> **Work task 1**: How would you translate this sentence from the excerpt on Spearman's rho in SQL into Spanish: "To address this difference, the code below adjusts the SQL RANK() by adding to it 0.5 for each occurrence of a data value beyond the first."?
> **Work task 2**: Can you sum up the excerpt on Spearman's rho in SQL in two sentences?

> **Excerpt to read**:
SQL’s RANK() and the rank order required for the calculation of Spearman’s rho are slightly different: if for example four values are tied for third place, RANK() will equal 3 for all four of them. The Spearman’s formula requires them all to be ranked 4.5, the average of their positions (3rd, 4th, 5th, and 6th) in an ordered list of the data. To address this difference, the code below adjusts the SQL RANK() by adding to it 0.5 for each occurrence of a data value beyond the first. I used COUNT(*) with an OVER clause for this.

The script below demonstrates the calculation for two data sets. The first one is from Wikipedia’s page on Spearman’s rho; I made up the second data set to include duplicate data values. I haven’t tested the code thoroughly, but for a variety of small test data sets, it matches hand calculations and the result here [1].

create table SampleData (
ID int identity(1,1) primary key,
x decimal(5,2),
y decimal(5,2)
);

insert into SampleData(x,y) values(106,7);
insert into SampleData(x,y) values(86,0);
insert into SampleData(x,y) values(100,27);
insert into SampleData(x,y) values(101,50);
insert into SampleData(x,y) values(99,28);
insert into SampleData(x,y) values(103,29);
insert into SampleData(x,y) values(97,20);
insert into SampleData(x,y) values(113,12);
insert into SampleData(x,y) values(112,6);
insert into SampleData(x,y) values(110,17);
go

create procedure Spearman as
with RankedSampleData(ID,x,y,rk_x,rk_y) as (
select
ID,
x,
y,
rank() over (order by x) +
(count(*) over (partition by x) – 1)/2.0,
rank() over (order by y) +
(count(*) over (partition by y) – 1)/2.0
from SampleData
)

> **Source material**:
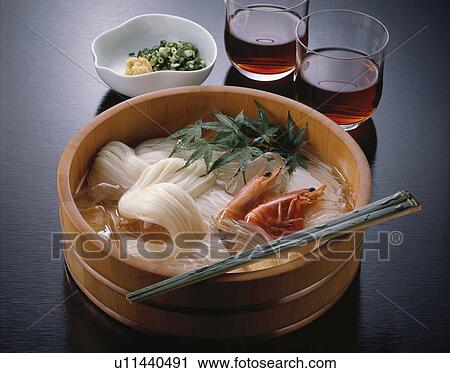 Thin Wheat Noodles View Large Photo Image Stock Image - Thin Wheat Noodles. Fotosearch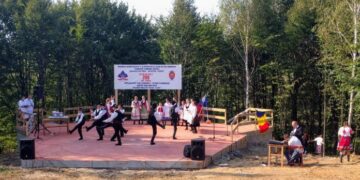 Festivalul Hutelor la Șinteu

> **Exercise output 1**: Para resolver esta diferencia, el código de abajo ajusta el RANK() de SQL sumándole 0,5 por cada aparición de un valor de los datos más allá de la primera.

> **Exercise output 2**: SQL's RANK() gives tied values the same rank, while Spearman's formula needs each tied value ranked at the average of its positions, so the code adds 0.5 to RANK() for each occurrence of a value beyond the first, using COUNT(*) with an OVER clause. A script demonstrates the calculation on two data sets, one from Wikipedia's page on Spearman's rho and one made up to include duplicate values, and although it has not been thoroughly tested, it matches hand calculations for a variety of small test data sets.